### What is required
Please substitute "key" for "legend" in the rows starting at the first row and ending at the one that contains "What is the difference between Fatlað", and write out only those rows with everything else unchanged.

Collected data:
★ ★ ★

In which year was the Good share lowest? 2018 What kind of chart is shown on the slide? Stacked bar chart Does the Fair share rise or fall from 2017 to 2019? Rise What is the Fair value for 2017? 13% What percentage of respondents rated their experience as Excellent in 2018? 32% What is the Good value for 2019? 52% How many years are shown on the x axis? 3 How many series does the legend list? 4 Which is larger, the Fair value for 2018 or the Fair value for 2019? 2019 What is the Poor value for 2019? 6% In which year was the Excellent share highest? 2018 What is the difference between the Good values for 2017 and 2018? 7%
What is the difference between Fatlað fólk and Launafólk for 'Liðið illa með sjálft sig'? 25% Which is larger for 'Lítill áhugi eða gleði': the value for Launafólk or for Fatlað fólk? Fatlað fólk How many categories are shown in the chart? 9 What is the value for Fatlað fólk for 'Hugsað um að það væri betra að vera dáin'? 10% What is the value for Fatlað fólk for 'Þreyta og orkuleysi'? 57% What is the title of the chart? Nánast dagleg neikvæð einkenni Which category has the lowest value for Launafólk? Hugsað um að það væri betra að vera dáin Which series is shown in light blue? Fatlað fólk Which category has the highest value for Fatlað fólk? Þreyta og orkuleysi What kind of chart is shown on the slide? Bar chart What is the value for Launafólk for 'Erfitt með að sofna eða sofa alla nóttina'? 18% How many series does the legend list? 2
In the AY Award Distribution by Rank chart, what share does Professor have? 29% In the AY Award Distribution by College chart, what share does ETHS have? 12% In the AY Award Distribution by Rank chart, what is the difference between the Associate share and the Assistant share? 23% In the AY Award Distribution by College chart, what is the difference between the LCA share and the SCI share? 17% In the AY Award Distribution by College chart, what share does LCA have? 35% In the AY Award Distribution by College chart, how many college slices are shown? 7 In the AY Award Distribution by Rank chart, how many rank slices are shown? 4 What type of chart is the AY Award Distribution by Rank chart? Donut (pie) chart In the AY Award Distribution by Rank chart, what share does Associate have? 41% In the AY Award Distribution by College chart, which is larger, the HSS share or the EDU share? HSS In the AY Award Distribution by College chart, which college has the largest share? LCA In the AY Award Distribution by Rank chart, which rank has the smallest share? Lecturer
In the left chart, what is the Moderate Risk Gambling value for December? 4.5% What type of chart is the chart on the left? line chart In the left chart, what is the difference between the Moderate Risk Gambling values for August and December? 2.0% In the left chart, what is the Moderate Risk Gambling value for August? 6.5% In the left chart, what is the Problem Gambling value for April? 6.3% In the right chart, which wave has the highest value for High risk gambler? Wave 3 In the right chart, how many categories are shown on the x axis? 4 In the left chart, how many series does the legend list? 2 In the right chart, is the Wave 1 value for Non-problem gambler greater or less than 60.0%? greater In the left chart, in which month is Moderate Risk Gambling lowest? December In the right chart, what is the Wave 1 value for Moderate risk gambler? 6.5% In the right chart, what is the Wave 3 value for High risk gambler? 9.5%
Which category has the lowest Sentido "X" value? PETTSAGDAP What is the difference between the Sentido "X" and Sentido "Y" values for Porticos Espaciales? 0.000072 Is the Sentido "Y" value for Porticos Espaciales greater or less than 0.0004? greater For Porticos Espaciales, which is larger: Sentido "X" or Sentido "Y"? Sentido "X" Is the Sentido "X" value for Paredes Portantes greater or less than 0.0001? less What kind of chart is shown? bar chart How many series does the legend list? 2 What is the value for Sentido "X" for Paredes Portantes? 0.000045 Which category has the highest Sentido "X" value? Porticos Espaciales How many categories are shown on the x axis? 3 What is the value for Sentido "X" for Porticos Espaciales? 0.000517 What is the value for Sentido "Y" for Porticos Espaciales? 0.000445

★ ★ ★

### Task output
In which year was the Good share lowest? 2018 What kind of chart is shown on the slide? Stacked bar chart Does the Fair share rise or fall from 2017 to 2019? Rise What is the Fair value for 2017? 13% What percentage of respondents rated their experience as Excellent in 2018? 32% What is the Good value for 2019? 52% How many years are shown on the x axis? 3 How many series does the key list? 4 Which is larger, the Fair value for 2018 or the Fair value for 2019? 2019 What is the Poor value for 2019? 6% In which year was the Excellent share highest? 2018 What is the difference between the Good values for 2017 and 2018? 7%
What is the difference between Fatlað fólk and Launafólk for 'Liðið illa með sjálft sig'? 25% Which is larger for 'Lítill áhugi eða gleði': the value for Launafólk or for Fatlað fólk? Fatlað fólk How many categories are shown in the chart? 9 What is the value for Fatlað fólk for 'Hugsað um að það væri betra að vera dáin'? 10% What is the value for Fatlað fólk for 'Þreyta og orkuleysi'? 57% What is the title of the chart? Nánast dagleg neikvæð einkenni Which category has the lowest value for Launafólk? Hugsað um að það væri betra að vera dáin Which series is shown in light blue? Fatlað fólk Which category has the highest value for Fatlað fólk? Þreyta og orkuleysi What kind of chart is shown on the slide? Bar chart What is the value for Launafólk for 'Erfitt með að sofna eða sofa alla nóttina'? 18% How many series does the key list? 2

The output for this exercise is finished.